Medici e farmacisti restano punti di riferimento fondamentali per la salute dei cittadini europei, ma la prevenzione fatica ad affermarsi come pratica diffusa, soprattutto in ambito mentale. È il quadro tracciato dallo Stada Health Report 2025, presentato a Berlino e condotto in 22 Paesi europei. Lo studio mostra che mentre il 96% degli europei dichiara di volere uno stile di vita sano, solo il 51% lo adotta davvero.

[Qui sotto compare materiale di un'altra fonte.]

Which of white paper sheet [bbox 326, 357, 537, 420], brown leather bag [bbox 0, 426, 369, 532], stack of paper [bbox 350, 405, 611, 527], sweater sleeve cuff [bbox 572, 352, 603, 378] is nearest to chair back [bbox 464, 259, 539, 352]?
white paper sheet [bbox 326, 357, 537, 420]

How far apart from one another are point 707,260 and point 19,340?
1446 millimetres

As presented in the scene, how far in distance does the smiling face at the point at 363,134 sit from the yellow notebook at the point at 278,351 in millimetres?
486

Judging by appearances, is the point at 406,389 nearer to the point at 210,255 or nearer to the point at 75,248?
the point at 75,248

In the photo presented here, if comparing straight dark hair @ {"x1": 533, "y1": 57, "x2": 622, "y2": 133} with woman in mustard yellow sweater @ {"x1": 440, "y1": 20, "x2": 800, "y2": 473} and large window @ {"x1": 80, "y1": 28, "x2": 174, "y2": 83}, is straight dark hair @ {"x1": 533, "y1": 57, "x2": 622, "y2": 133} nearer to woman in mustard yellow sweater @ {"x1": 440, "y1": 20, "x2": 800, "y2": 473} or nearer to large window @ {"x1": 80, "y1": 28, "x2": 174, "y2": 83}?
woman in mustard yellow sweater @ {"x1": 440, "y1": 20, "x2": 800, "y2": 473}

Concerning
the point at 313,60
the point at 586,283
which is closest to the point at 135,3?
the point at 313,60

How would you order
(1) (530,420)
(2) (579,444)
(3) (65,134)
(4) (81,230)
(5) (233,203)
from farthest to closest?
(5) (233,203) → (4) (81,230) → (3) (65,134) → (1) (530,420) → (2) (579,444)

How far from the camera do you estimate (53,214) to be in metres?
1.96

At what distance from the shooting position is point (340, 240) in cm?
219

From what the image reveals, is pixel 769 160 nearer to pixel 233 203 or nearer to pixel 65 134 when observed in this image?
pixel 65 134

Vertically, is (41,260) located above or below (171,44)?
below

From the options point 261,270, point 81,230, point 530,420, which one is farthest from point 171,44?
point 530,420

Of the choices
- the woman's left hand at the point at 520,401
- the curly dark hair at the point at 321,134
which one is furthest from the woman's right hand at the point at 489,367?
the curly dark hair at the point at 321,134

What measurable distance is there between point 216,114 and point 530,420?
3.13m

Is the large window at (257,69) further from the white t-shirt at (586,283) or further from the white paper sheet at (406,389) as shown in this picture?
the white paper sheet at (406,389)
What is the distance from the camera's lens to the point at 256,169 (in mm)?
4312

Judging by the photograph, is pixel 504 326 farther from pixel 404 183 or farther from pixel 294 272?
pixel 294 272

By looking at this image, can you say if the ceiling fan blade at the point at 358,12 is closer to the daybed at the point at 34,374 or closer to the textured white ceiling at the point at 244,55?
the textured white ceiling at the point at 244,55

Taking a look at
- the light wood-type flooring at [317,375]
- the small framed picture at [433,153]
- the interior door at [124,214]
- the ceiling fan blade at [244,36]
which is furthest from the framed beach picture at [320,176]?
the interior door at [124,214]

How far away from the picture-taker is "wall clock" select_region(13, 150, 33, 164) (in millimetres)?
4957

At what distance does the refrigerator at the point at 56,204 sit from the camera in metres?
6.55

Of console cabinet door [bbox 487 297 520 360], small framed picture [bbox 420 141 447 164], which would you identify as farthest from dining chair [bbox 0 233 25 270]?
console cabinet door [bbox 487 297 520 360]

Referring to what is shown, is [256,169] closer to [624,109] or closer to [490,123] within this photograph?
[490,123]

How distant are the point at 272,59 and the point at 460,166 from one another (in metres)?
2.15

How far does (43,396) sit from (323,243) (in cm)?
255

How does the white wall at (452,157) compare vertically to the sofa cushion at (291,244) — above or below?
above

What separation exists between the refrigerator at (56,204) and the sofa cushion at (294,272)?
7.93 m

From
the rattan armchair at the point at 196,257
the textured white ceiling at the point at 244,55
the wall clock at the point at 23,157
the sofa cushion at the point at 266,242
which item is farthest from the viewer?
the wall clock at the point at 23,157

La fiducia nei professionisti è alta: il 69% si affida al medico di medicina generale per consigli su salute e prevenzione, il 58% al farmacista. Solo una minoranza si rivolgerebbe a strumenti come Google (20%) o all’intelligenza artificiale (15%), nonostante quest’ultima inizi a farsi strada nel panorama delle fonti consultate. «I professionisti non devono essere solo destinatari di problemi, ma attori centrali della prevenzione», ha dichiarato Peter Goldschmidt, Ceo di STADA, sottolineando il ruolo strategico di medici e farmacisti anche nella promozione della salute quotidiana.
Accanto alla salute fisica, emerge con forza la dimensione mentale: il 56% degli europei la indica come motivazione per cambiare abitudini, ma oltre un terzo riferisce di lottare con equilibrio emotivo e stress. Il disagio è maggiore tra giovani, donne e persone in difficoltà economica. Solo il 10% ricorre regolarmente a un supporto professionale, mentre il 49% riconosce che per migliorare servirebbe anche un sostegno esterno, non solo forza di volontà.
Il legame tra salute mentale e comportamenti sani è stretto: chi sta peggio psicologicamente ha meno probabilità di adottare stili di vita salutari. Eppure, il benessere emotivo resta ancora marginale nei percorsi di prevenzione. Per Goldschmidt, la chiave è l’educazione precoce: «Servono interventi fin dall’infanzia. I giovani di oggi sono più consapevoli, ma occorre accompagnarli con strumenti e cultura della salute».